Oh, you mean “test” it. No, never done that: After expensing some weed to Gannett, the Republic’s Ryan Randazzo explains how you, too, can get test results on your marijuana and how to read those results.
If you’re into the murder podcast genre: 12News has a new crime podcast, the latest edition of which covers the 2005 case of a then 20-year-old Tucson man who killed his grandparents and pleaded guilty except insane.
If you’re into the divorce story genre: KJZZ’s Phil Latzman and Matthew Casey detail the Arizona Coyotes’ messy split from Glendale and its search for a new home in the Valley in a two-part piece.
Yeehaw: The Mesa Police Department is experimenting with an Arizona inventor’s tool to basically cowboy rope cars during chases, the East Valley Tribune’s Scott Shumaker reports. So far, it seems to work.
Time to learn a new skill: Inmates at the Saguaro Correctional Center are utilizing a new program to become certified to translate books into braille for readers who are blind, 12News’ Chris Latella reports.
Rather than highlighting one bill today, we want to note several that are on, or likely heading to, Gov. Doug Ducey’s desk.
House Bill 2498, sponsored by Republican Rep. Jake Hoffman, would ban cities and counties (and any other subdivision of the state) from requiring COVID-19 vaccines. Ducey already tried to ban that, but Tucson and Pima County went ahead with policies anyway.
Republican Rep.

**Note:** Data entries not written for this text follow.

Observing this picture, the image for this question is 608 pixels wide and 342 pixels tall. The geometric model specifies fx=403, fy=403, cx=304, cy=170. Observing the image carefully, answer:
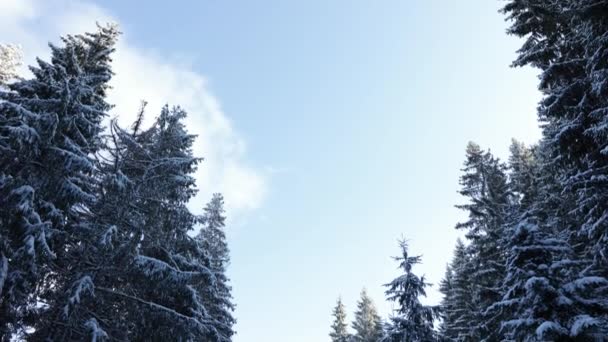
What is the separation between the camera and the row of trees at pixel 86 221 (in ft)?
42.2

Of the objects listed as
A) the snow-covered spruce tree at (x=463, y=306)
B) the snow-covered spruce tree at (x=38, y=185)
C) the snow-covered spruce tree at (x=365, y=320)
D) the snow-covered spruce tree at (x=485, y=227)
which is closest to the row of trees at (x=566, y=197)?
the snow-covered spruce tree at (x=485, y=227)

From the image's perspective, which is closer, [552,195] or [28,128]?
[28,128]

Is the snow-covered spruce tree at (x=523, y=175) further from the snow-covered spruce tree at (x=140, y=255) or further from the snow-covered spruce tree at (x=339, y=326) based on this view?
the snow-covered spruce tree at (x=339, y=326)

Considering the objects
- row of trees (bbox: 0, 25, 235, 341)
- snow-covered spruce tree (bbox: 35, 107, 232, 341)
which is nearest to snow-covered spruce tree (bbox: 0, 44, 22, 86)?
row of trees (bbox: 0, 25, 235, 341)

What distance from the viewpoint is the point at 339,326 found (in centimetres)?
5012

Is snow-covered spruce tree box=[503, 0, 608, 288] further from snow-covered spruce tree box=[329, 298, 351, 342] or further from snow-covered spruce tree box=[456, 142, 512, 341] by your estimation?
snow-covered spruce tree box=[329, 298, 351, 342]

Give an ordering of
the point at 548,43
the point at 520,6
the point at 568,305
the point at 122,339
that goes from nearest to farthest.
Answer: the point at 568,305
the point at 122,339
the point at 548,43
the point at 520,6

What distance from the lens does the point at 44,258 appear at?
13.4 meters

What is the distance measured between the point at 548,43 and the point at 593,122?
458cm


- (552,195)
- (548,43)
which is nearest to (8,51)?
(548,43)

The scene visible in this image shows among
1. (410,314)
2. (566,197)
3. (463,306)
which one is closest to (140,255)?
(410,314)

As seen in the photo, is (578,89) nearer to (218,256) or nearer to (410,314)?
(410,314)

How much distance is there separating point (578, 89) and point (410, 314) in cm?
1168

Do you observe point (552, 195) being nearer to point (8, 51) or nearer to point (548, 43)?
point (548, 43)
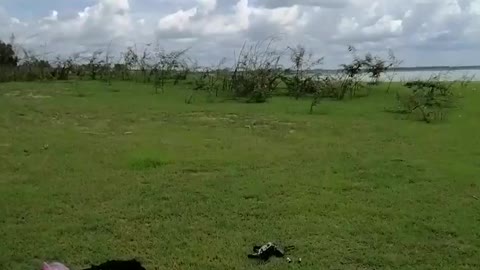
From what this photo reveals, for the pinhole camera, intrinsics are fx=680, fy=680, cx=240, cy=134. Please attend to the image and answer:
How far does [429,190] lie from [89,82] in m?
14.0

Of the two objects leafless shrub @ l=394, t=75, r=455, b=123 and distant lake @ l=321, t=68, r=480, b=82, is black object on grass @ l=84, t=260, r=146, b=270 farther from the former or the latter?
distant lake @ l=321, t=68, r=480, b=82

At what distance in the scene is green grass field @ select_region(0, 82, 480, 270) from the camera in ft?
16.5

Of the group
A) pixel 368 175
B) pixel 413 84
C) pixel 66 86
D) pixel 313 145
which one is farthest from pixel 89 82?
pixel 368 175

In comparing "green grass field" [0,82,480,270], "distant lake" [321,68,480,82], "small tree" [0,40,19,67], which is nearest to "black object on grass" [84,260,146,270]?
Result: "green grass field" [0,82,480,270]

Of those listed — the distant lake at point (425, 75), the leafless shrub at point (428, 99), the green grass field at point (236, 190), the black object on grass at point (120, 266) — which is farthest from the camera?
the distant lake at point (425, 75)

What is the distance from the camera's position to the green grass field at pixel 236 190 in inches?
198

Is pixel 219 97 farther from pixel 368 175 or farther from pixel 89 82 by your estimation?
pixel 368 175

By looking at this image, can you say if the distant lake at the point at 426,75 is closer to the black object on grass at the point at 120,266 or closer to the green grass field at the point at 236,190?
the green grass field at the point at 236,190

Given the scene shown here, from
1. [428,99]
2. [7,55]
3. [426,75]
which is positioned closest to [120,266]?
[428,99]

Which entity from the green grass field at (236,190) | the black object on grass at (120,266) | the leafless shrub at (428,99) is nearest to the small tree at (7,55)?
the green grass field at (236,190)

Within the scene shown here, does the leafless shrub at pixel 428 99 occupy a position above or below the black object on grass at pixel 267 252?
above

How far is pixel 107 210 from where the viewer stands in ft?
19.6

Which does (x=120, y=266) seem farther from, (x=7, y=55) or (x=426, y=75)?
(x=7, y=55)

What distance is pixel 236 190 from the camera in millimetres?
6590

Beverly Pingerelli’s HB2439 requires school boards to oversee which books are in schools’ libraries and allow for parents to see which books are in the library and which books their kids check out. Educators and opponents of the bill warn that it could lead to book-banning.
HB2161 from Republican Rep. Steve Kaiser adds to the Parents’ Bill of Rights. The bill says that subdivisions of the state “shall not interfere with or usurp the fundamental right of parents to direct the upbringing, education, health care or mental health of their children.” If violated, parents can bring a lawsuit. The bill’s language is vague and could cause all sorts of lawsuits, opponents contend.
Democratic U.S. Sen. Kyrsten Sinema finished the Boston Marathon this weekend, and she posted on Instagram to celebrate the occasion. But while she was running the marathon (in impressive time) it appears she was also running from her critics.
If you look at the results for the marathon, there’s no finisher named Sinema. However, if you look up Sinema’s bib number, 19994, you can find Sinema’s marathon-running alter ego, a 45-year-old from Phoenix named “Betty Smith.”
Why run under another name for a premier race? Perhaps because the last time she intended to run the marathon (she ended up not running because of a broken foot), a bunch of progressive activists showed up to protest her.
After a long courtship, Trump recently endorsed the other Thiel-backed U.S. Senate candidate, J.D. Vance in Ohio, which brought in millions in Thiel bucks to boost Vance.